* Dataset entries:
* * * *
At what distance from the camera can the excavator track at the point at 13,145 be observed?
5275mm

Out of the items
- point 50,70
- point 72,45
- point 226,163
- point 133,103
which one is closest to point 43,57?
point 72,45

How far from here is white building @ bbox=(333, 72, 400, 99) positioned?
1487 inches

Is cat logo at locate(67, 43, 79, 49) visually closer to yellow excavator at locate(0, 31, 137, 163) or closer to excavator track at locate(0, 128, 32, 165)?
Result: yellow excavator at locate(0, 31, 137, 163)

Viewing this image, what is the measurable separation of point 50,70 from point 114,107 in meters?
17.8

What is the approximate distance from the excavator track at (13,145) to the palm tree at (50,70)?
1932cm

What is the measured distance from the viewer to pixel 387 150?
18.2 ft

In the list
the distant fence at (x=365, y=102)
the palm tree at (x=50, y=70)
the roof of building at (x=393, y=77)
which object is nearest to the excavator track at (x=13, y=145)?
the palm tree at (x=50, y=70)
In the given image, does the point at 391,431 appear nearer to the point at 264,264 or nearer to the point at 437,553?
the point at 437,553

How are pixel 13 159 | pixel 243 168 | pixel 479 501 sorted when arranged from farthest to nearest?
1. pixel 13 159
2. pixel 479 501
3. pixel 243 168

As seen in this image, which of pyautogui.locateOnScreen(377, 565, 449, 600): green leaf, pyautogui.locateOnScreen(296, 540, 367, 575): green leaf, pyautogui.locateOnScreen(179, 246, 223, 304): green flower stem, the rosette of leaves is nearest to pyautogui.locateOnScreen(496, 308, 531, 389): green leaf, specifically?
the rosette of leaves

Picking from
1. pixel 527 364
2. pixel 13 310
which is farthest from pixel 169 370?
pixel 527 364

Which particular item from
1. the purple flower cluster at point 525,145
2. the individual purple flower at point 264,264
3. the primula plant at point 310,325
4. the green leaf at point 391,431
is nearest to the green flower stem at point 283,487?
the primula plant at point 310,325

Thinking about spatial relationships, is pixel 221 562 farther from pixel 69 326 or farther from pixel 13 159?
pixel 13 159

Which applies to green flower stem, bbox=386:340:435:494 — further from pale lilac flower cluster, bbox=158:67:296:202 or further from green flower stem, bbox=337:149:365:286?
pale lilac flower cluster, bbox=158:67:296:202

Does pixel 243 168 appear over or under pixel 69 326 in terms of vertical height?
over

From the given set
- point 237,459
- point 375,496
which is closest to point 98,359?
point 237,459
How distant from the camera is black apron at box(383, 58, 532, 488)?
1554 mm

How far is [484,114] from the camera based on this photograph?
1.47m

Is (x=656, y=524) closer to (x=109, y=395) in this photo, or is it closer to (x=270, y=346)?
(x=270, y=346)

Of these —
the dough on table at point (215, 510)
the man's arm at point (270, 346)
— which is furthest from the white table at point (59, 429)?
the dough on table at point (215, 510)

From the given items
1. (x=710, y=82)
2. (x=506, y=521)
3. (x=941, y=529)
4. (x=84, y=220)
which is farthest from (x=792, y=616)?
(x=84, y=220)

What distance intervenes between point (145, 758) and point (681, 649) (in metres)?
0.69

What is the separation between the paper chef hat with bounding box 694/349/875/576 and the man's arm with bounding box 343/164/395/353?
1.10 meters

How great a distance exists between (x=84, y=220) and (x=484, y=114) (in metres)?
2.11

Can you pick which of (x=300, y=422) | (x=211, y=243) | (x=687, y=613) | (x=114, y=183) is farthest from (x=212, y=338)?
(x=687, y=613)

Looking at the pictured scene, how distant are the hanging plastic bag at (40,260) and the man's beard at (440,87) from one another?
* * * *
Rewrite every line of the records above as a numbered list, skipping the blank lines.

* Task output:
1. At what distance from the camera can the excavator track at the point at 13,145 be observed?
2. 5275mm
3. Out of the items
4. - point 50,70
5. - point 72,45
6. - point 226,163
7. - point 133,103
8. which one is closest to point 43,57?
9. point 72,45
10. How far from here is white building @ bbox=(333, 72, 400, 99) positioned?
11. 1487 inches
12. Is cat logo at locate(67, 43, 79, 49) visually closer to yellow excavator at locate(0, 31, 137, 163) or closer to excavator track at locate(0, 128, 32, 165)?
13. Result: yellow excavator at locate(0, 31, 137, 163)
14. Viewing this image, what is the measurable separation of point 50,70 from point 114,107 in meters?
15. 17.8
16. What is the approximate distance from the excavator track at (13,145) to the palm tree at (50,70)?
17. 1932cm
18. What is the measured distance from the viewer to pixel 387 150?
19. 18.2 ft
20. In the list
21. the distant fence at (x=365, y=102)
22. the palm tree at (x=50, y=70)
23. the roof of building at (x=393, y=77)
24. which object is nearest to the excavator track at (x=13, y=145)?
25. the palm tree at (x=50, y=70)
26. In the given image, does the point at 391,431 appear nearer to the point at 264,264 or nearer to the point at 437,553?
27. the point at 437,553
28. How are pixel 13 159 | pixel 243 168 | pixel 479 501 sorted when arranged from farthest to nearest?
29. 1. pixel 13 159
30. 2. pixel 479 501
31. 3. pixel 243 168
32. As seen in this image, which of pyautogui.locateOnScreen(377, 565, 449, 600): green leaf, pyautogui.locateOnScreen(296, 540, 367, 575): green leaf, pyautogui.locateOnScreen(179, 246, 223, 304): green flower stem, the rosette of leaves is nearest to pyautogui.locateOnScreen(496, 308, 531, 389): green leaf, specifically?
33. the rosette of leaves
34. Picking from
35. 1. pixel 527 364
36. 2. pixel 13 310
37. which is farthest from pixel 169 370?
38. pixel 527 364
39. Which particular item from
40. 1. the purple flower cluster at point 525,145
41. 2. the individual purple flower at point 264,264
42. 3. the primula plant at point 310,325
43. 4. the green leaf at point 391,431
44. is nearest to the green flower stem at point 283,487?
45. the primula plant at point 310,325
46. Thinking about spatial relationships, is pixel 221 562 farther from pixel 69 326 or farther from pixel 13 159?
47. pixel 13 159
48. Which applies to green flower stem, bbox=386:340:435:494 — further from pale lilac flower cluster, bbox=158:67:296:202 or further from green flower stem, bbox=337:149:365:286?
49. pale lilac flower cluster, bbox=158:67:296:202
50. Does pixel 243 168 appear over or under pixel 69 326 in terms of vertical height?
51. over
52. From the given set
53. - point 237,459
54. - point 375,496
55. which is closest to point 98,359?
56. point 237,459
57. How distant from the camera is black apron at box(383, 58, 532, 488)?
58. 1554 mm
59. How far is [484,114] from the camera based on this photograph?
60. 1.47m
61. Is (x=656, y=524) closer to (x=109, y=395) in this photo, or is it closer to (x=270, y=346)?
62. (x=270, y=346)
63. Of these —
64. the dough on table at point (215, 510)
65. the man's arm at point (270, 346)
66. — which is furthest from the white table at point (59, 429)?
67. the dough on table at point (215, 510)
68. From the given items
69. 1. (x=710, y=82)
70. 2. (x=506, y=521)
71. 3. (x=941, y=529)
72. 4. (x=84, y=220)
73. which is farthest from (x=792, y=616)?
74. (x=84, y=220)
75. What distance intervenes between point (145, 758) and point (681, 649) (in metres)?
76. 0.69
77. What is the separation between the paper chef hat with bounding box 694/349/875/576 and the man's arm with bounding box 343/164/395/353?
78. 1.10 meters
79. How great a distance exists between (x=84, y=220) and (x=484, y=114) (in metres)?
80. 2.11
81. Can you pick which of (x=300, y=422) | (x=211, y=243) | (x=687, y=613) | (x=114, y=183) is farthest from (x=212, y=338)?
82. (x=687, y=613)
83. Looking at the pictured scene, how distant are the hanging plastic bag at (40,260) and the man's beard at (440,87) from one another?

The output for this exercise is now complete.